WHAT THE EXERCISE ASKS
Please copy out the rows below with "crumble topping" swapped for "streusel topping" everywhere and nothing else altered. Leave the pictures out.
START RECORDS FOR THIS EXERCISE
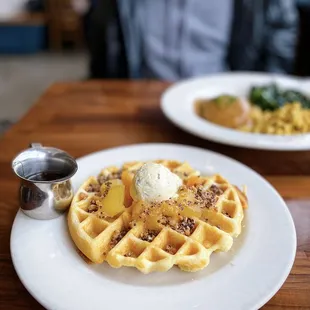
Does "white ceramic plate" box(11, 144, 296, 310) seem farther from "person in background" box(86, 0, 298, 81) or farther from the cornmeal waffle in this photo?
"person in background" box(86, 0, 298, 81)

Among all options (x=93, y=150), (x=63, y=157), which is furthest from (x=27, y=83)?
(x=63, y=157)

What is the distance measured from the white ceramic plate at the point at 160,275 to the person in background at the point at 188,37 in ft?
5.50

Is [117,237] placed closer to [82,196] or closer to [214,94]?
[82,196]

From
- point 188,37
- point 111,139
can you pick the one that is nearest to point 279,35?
point 188,37

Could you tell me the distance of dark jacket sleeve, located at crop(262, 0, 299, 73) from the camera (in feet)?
8.25

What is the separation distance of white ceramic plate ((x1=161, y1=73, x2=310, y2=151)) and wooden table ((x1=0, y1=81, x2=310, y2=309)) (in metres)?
0.06

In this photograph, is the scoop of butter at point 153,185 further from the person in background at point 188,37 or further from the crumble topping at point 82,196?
the person in background at point 188,37

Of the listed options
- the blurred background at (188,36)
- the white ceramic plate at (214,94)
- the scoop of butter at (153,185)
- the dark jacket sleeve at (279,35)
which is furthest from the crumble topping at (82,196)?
the dark jacket sleeve at (279,35)

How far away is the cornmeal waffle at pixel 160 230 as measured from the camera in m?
0.75

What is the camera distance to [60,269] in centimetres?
74

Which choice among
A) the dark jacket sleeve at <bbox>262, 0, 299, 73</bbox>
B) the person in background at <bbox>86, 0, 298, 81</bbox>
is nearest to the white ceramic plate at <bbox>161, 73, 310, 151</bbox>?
the person in background at <bbox>86, 0, 298, 81</bbox>

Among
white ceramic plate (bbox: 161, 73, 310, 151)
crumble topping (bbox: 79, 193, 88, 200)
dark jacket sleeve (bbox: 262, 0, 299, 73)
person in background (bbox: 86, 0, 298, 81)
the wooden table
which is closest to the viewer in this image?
the wooden table

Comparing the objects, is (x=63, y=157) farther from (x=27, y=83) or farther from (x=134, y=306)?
(x=27, y=83)

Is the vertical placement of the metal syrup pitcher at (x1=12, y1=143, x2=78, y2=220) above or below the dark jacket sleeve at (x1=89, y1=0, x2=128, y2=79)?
END RECORDS FOR THIS EXERCISE
RESULT FOR THIS TASK
Does "white ceramic plate" box(11, 144, 296, 310) seem farther from "person in background" box(86, 0, 298, 81) or farther from the cornmeal waffle in this photo?
"person in background" box(86, 0, 298, 81)

Among all options (x=93, y=150), (x=63, y=157), which is furthest from (x=27, y=83)?
(x=63, y=157)

What is the distance measured from the white ceramic plate at the point at 160,275 to the person in background at the point at 188,37 in ft?
5.50

Is [117,237] placed closer to [82,196] or closer to [214,94]?
[82,196]

From
- point 188,37
- point 111,139
can you pick the one that is nearest to point 279,35?
point 188,37

Could you tell me the distance of dark jacket sleeve, located at crop(262, 0, 299, 73) from the camera (in feet)?
8.25

What is the separation distance of white ceramic plate ((x1=161, y1=73, x2=310, y2=151)) and wooden table ((x1=0, y1=81, x2=310, y2=309)) (in metres)?
0.06

In this photograph, is the scoop of butter at point 153,185 further from the person in background at point 188,37 or further from the streusel topping at point 82,196?
the person in background at point 188,37

Of the listed options
- the blurred background at (188,36)
- the white ceramic plate at (214,94)
- the scoop of butter at (153,185)
- the dark jacket sleeve at (279,35)
which is furthest from the streusel topping at (82,196)?
the dark jacket sleeve at (279,35)

How far away is the cornmeal waffle at pixel 160 230 as measured from the camera in m?
0.75

What is the camera distance to [60,269] in centimetres?
74

Which choice among
A) the dark jacket sleeve at <bbox>262, 0, 299, 73</bbox>
B) the person in background at <bbox>86, 0, 298, 81</bbox>
is nearest to the white ceramic plate at <bbox>161, 73, 310, 151</bbox>?
the person in background at <bbox>86, 0, 298, 81</bbox>

Among
white ceramic plate (bbox: 161, 73, 310, 151)
streusel topping (bbox: 79, 193, 88, 200)
dark jacket sleeve (bbox: 262, 0, 299, 73)
person in background (bbox: 86, 0, 298, 81)
the wooden table
which is closest to the viewer in this image?
the wooden table

Comparing the objects, is (x=63, y=157) farther from (x=27, y=83) or farther from (x=134, y=306)?
(x=27, y=83)

Is the vertical placement of the metal syrup pitcher at (x1=12, y1=143, x2=78, y2=220) above or below the dark jacket sleeve at (x1=89, y1=0, x2=128, y2=79)?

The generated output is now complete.